Adjusting his tie, the time unstuck hero replied (with a British accent), “Does it matter? The whole of Japan is a pure invention. There is no such country, there are no such people.”


  1. Bravo, it is fantastic to see this rare gem get some much needed recognition! though perhaps its lack of notoriety is something I too can take some of the blame for; its obscurity is part of its charm and so I find myself reluctant to share knowledge of its existence with others.

    You've given quite an exhaustive account of the film's background, but i couldn't help but notice a few interesting details omitted.

    First, cineastes and Japanophiles alike will surely want to know about the annual festival in held in Chono, a small village in Kyushu prefecture, that was celebrated in the second week of June between the years 1972 and 1988 (hence causing some debate over the exact span of Santoichi's career), JIKENKA MATSURI. To honor the time traveling luchador, pairs of amateur wrestlers and ordinary citizens, all masked, would choreograph lucha libre matches and perform them IN REVERSE. The duo to receive the largest ovation was awarded with the services of 10 trained monkeys, raised by local Nakamura wrestling school to carry their wrestlers' ring gear, set up rings, and so forth.

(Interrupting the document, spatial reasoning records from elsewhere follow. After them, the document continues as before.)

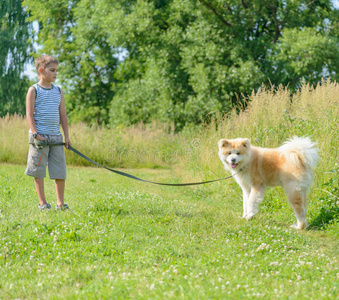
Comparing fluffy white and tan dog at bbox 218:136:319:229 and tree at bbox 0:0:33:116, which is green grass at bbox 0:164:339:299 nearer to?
fluffy white and tan dog at bbox 218:136:319:229

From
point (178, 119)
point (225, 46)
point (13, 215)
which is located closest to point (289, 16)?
point (225, 46)

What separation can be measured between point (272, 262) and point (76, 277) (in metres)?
1.81

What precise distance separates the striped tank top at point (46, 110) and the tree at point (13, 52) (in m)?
20.5

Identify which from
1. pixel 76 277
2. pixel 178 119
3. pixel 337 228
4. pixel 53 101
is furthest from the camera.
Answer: pixel 178 119

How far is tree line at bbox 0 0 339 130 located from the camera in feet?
48.1

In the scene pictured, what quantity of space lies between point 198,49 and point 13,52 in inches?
586

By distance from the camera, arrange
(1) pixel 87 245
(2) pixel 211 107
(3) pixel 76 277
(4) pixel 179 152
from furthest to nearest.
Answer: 1. (2) pixel 211 107
2. (4) pixel 179 152
3. (1) pixel 87 245
4. (3) pixel 76 277

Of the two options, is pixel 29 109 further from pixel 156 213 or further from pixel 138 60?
pixel 138 60

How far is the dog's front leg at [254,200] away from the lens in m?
5.27

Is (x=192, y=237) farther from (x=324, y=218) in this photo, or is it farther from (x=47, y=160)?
(x=47, y=160)

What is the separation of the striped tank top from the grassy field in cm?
114

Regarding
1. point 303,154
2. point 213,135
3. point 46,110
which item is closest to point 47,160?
point 46,110

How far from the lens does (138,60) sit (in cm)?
2019

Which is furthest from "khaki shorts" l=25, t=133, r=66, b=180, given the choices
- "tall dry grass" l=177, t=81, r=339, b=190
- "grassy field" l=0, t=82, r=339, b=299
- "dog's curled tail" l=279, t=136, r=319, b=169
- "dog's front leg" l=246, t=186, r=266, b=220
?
"tall dry grass" l=177, t=81, r=339, b=190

    Another interesting cultural detail, this one more of an offshoot of the film El Descondido, is a legendary performance of an alternate soundtrack to the film performed live by Avante Garde saxophonist John Zorn, Haino Keiji on Hurdy Gurdy, and Masami Akita on assorted electronics. They were joined by Yamatsuka Eye and Mike Patton, both wearing lucha libre masks, who provided screamed vocals. Unable to find a proper venue in Japan, they performed the 10 hour live soundtrack with a reel of the film projected in a continuous loop in the background in Belgium, at legendary coffee house/ performance space Dieuxplex. Its closure is rumored to bne connected to this performance, which some claiming to be in attendance have described as causing several large wall sized glass windows to shatter.

    Would love to hear more of this singular cultural phenomenon.

  2. このレッビュ が すごい!日本でサントイチもエルデスコンヂドはあまりゆめいじやない。
    たくさんの人 は ほんと に サントイチ というひと が いる のを 神しんじゃられない。
    でも10ねんまい がくえんハルのプロレスのエベントのあとで らめんをたべにきました。
    らめんができると となりに すわっている 人は サントイチ だった!!
    はやくカメラをさがしてもいちど まがって サントイチはも いなちゃった。
    サントイチの えいがを よむと あの日 を おもいだして、ありがとうございました!